→ Task prompt:
Reproduce the listing below, swapping "smartphone" for "mobile phone" wherever it occurs and keeping every other character unchanged.

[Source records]
________________________
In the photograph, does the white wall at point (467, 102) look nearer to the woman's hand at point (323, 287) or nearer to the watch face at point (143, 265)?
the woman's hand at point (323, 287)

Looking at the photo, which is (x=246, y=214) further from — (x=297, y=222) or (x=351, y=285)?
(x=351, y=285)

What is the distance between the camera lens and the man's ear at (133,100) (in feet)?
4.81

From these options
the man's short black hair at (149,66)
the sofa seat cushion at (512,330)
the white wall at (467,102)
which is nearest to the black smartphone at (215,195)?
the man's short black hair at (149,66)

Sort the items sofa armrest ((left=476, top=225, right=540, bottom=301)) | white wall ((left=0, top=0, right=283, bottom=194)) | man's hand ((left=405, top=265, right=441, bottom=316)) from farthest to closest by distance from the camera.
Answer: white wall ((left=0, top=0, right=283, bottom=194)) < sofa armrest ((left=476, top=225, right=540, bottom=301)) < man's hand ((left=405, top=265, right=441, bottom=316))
________________________
→ Worked answer:
In the photograph, does the white wall at point (467, 102) look nearer to the woman's hand at point (323, 287) or nearer to the watch face at point (143, 265)?
the woman's hand at point (323, 287)

Looking at the photo, which is (x=246, y=214) further from — (x=297, y=222) or (x=351, y=285)?
(x=351, y=285)

What is the distance between the camera lens and the man's ear at (133,100) (in feet)?
4.81

From these options
the man's short black hair at (149,66)
the sofa seat cushion at (512,330)
the white wall at (467,102)
which is nearest to the black mobile phone at (215,195)?
the man's short black hair at (149,66)

Sort the items sofa armrest ((left=476, top=225, right=540, bottom=301)) | white wall ((left=0, top=0, right=283, bottom=194)) | man's hand ((left=405, top=265, right=441, bottom=316)) from farthest to closest by distance from the camera.
Answer: white wall ((left=0, top=0, right=283, bottom=194)) < sofa armrest ((left=476, top=225, right=540, bottom=301)) < man's hand ((left=405, top=265, right=441, bottom=316))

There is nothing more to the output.